Page images and extracted text:

>>>>>

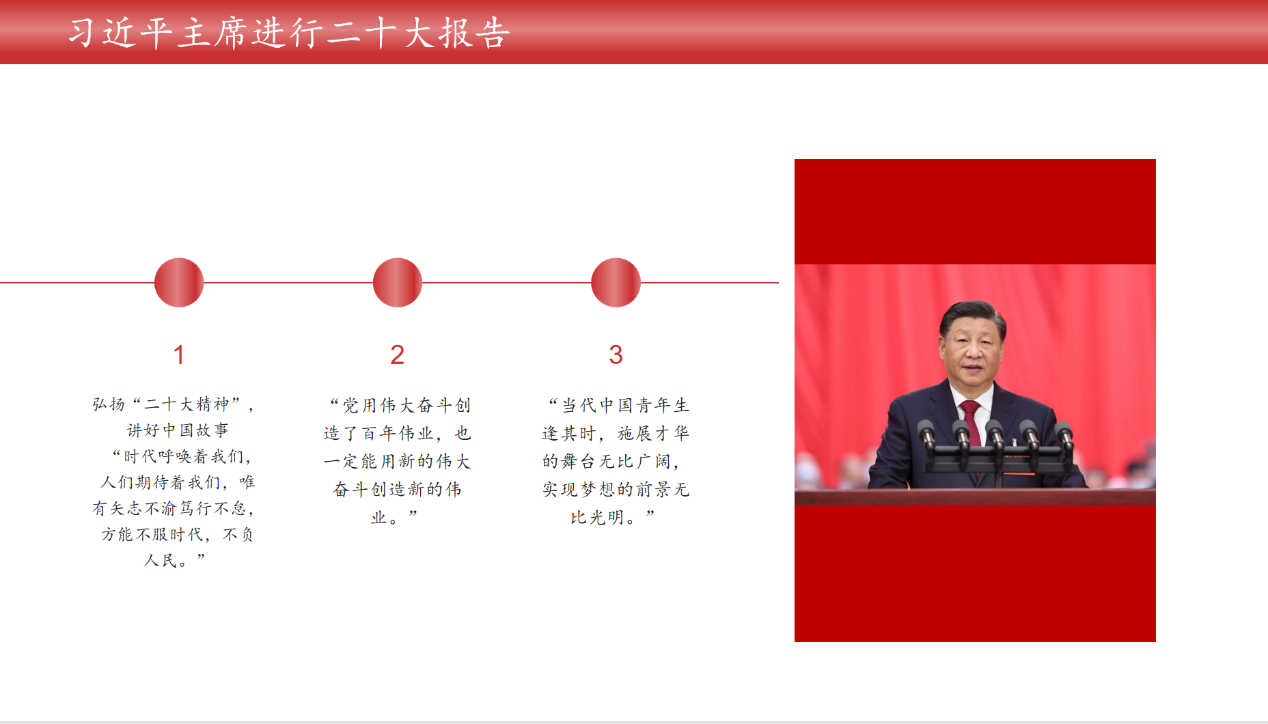 习近平主席进行二十大报告

1

弘扬“二十大精神”，讲好中国故事
“时代呼唤着我们，人们期待着我们，唯有矢志不渝笃行不怠，方能不服时代，不负人民。”

2

“党用伟大奋斗创造了百年伟业，也一定能用新的伟大奋斗创造新的伟业。”

3

“当代中国青年生逢其时，施展才华的舞台无比广阔，实现梦想的前景无比光明。”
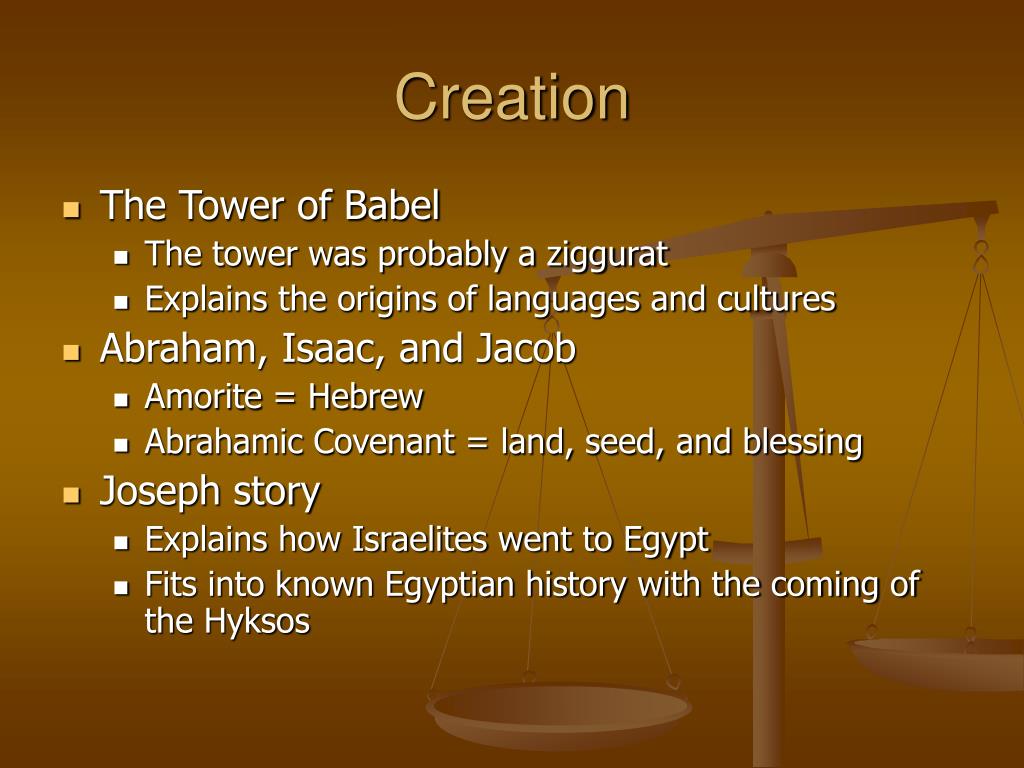 Creation

- The Tower of Babel
  - The tower was probably a ziggurat
  - Explains the origins of languages and cultures
- Abraham, Isaac, and Jacob
  - Amorite = Hebrew
  - Abrahamic Covenant = land, seed, and blessing
- Joseph story
  - Explains how Israelites went to Egypt
  - Fits into known Egyptian history with the coming of the Hyksos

<<<<<

### EXERCISE DETAILS
Every record, from top to bottom, gets written out exactly; no picture goes into the copy.

### THE ANSWER
 习近平主席进行二十大报告

1

弘扬“二十大精神”，讲好中国故事
“时代呼唤着我们，人们期待着我们，唯有矢志不渝笃行不怠，方能不服时代，不负人民。”

2

“党用伟大奋斗创造了百年伟业，也一定能用新的伟大奋斗创造新的伟业。”

3

“当代中国青年生逢其时，施展才华的舞台无比广阔，实现梦想的前景无比光明。”
 Creation

- The Tower of Babel
  - The tower was probably a ziggurat
  - Explains the origins of languages and cultures
- Abraham, Isaac, and Jacob
  - Amorite = Hebrew
  - Abrahamic Covenant = land, seed, and blessing
- Joseph story
  - Explains how Israelites went to Egypt
  - Fits into known Egyptian history with the coming of the Hyksos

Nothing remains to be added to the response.